James is hilarious, he’s so awful in it. Yeah, the characters is one of his followers, and he’s kind of pathetic. But I tried to give him a little humanity. It was written that he has a daughter, and wants to see her again. It’s a small part, but I loved that movie. It is such a weird outlier in the western genre. I think Ti West did a great job with it and I think that’s one of Travolta’s best performances.
Were you looking for a chance to do a western?
Oh yeah. That’s a childhood dream, to do a western.
I remember being a kid a watching The Adventures of Pete & Pete and that kind of being my introduction to surreal humor. And you’ve done so much comedy and so many of the characters are truly weird. Was it hard to move into characters like Bos that are more serious and straight-laced?
I don’t know what came first sometimes, if they created the characters and thought I’d be best to play the, or if they knew me as the guy that played weird characters and just let me go crazy. But even starting out, I really wanted to do more serious roles. Carnivale was really a great opportunity to try my hand at drama, and I really loved doing that show. It was just ahead of its time I think. Had it premiered around the time Halt and Catch Fire had, I think it would have found a loyal audience because they would have had the internet to support it.
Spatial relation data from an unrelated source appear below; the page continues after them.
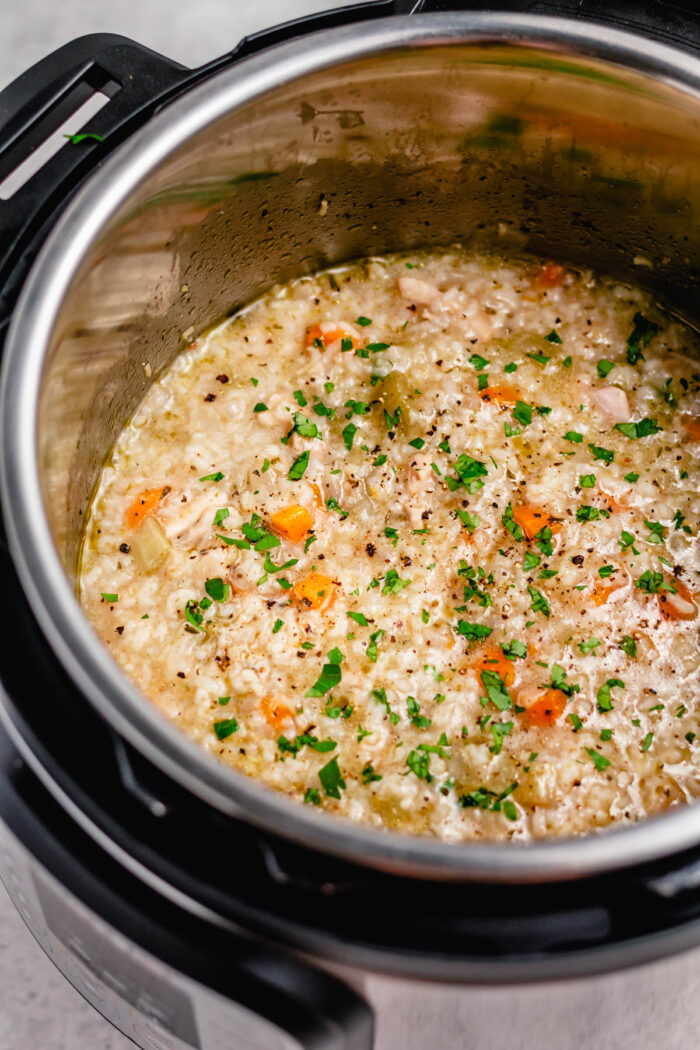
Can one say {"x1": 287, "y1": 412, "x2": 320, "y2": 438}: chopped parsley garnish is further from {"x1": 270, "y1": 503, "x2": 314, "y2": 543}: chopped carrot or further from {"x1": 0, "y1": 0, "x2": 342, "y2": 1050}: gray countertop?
{"x1": 0, "y1": 0, "x2": 342, "y2": 1050}: gray countertop

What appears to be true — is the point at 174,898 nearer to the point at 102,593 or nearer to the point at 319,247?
the point at 102,593

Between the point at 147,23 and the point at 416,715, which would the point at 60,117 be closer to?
the point at 416,715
One of the guest stars from this seasons, Annabeth Gish, plays a woman who works with Donna and Cameron, and is another highly successful business woman that he has a lot of respectful for. And she also has a little crush on Bos. I think she fits perfectly into the show and is a really nice part of the ensemble. What was it like work with her?
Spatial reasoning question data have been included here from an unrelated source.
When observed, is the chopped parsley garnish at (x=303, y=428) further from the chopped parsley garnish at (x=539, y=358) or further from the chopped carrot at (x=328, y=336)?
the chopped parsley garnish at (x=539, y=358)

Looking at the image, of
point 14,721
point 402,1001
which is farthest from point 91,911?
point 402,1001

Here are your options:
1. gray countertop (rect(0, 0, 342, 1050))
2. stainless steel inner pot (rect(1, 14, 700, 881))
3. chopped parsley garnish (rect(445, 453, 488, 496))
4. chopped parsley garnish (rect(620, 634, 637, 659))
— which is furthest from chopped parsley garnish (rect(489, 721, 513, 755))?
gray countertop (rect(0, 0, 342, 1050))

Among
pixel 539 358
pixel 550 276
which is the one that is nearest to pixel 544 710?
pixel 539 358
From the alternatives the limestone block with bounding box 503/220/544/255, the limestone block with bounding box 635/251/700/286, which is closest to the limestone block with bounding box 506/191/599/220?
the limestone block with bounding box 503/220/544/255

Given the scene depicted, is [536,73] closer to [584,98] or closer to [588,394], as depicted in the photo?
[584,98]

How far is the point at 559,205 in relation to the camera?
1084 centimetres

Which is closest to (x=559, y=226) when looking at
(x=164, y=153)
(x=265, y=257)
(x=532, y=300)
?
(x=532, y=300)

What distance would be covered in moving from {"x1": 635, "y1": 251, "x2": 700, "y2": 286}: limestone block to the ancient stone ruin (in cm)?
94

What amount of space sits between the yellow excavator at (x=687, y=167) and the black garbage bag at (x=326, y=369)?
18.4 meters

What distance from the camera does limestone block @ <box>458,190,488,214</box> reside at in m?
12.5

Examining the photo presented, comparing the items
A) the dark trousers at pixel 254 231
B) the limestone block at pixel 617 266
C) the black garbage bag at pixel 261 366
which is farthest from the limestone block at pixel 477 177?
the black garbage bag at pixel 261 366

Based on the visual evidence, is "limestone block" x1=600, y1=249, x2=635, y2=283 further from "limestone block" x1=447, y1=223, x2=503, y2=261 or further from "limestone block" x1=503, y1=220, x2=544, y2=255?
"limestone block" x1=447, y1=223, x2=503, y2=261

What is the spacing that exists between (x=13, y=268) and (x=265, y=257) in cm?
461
I thought the casting was great. I’d never worked with her before, but she couldn’t have fit any better into the show, and is a huge asset. She’s a great actress, but there’s also just something about the woman she is in her own life that makes that character fit and become something really special. She’s a great addition to the show for Bos to play off of, but she’s also so important to have on the show because of Donna. Donna sees her and know she can be a really successful businesswoman and working mother. They really bonded this season. And Annabeth is just a great person to have on set. She’s a great actress and comes in with no ego and couldn’t be any sweeter as a person.
Was there anything in the third season that you got really excited about when they talked to you about Bos’s arc this season?
His relationship with Diane, Annabeth’s character, and a chance that Bos wouldn’t have a relationship with a kid. It seems strange to say, but it seemed pretty exciting that he would have an adult relationship with a real woman. But we don’t see a lot of those in film or TV. We’re not used to a guy in his 40s or 50s have a relationship with a woman even 10 years within his age, because showbiz is so obsessed with youth, and particularly hard on women. But I think it’s refreshing to see a relationship between a mature man and woman, and I think it adds dimensions to Bosworth that I like.
I know that you do a Sinatra impression in your free time. Are you still doing that show?
I am. I’m hoping to do it at the old Steve Allen Theater around Christmas Time. I think they wrote in that scene of me singing in the first episode because of it. I was pretty excited when I saw that in the first episode. They All Laughed isn’t a cheap song either, so I have to thank them for writing that in for me. They broke the AMC bank for that scene.
Halt and Catch Fire airs on AMC Tuesdays at 9/8c (the first two episodes of season three air back to back tonight).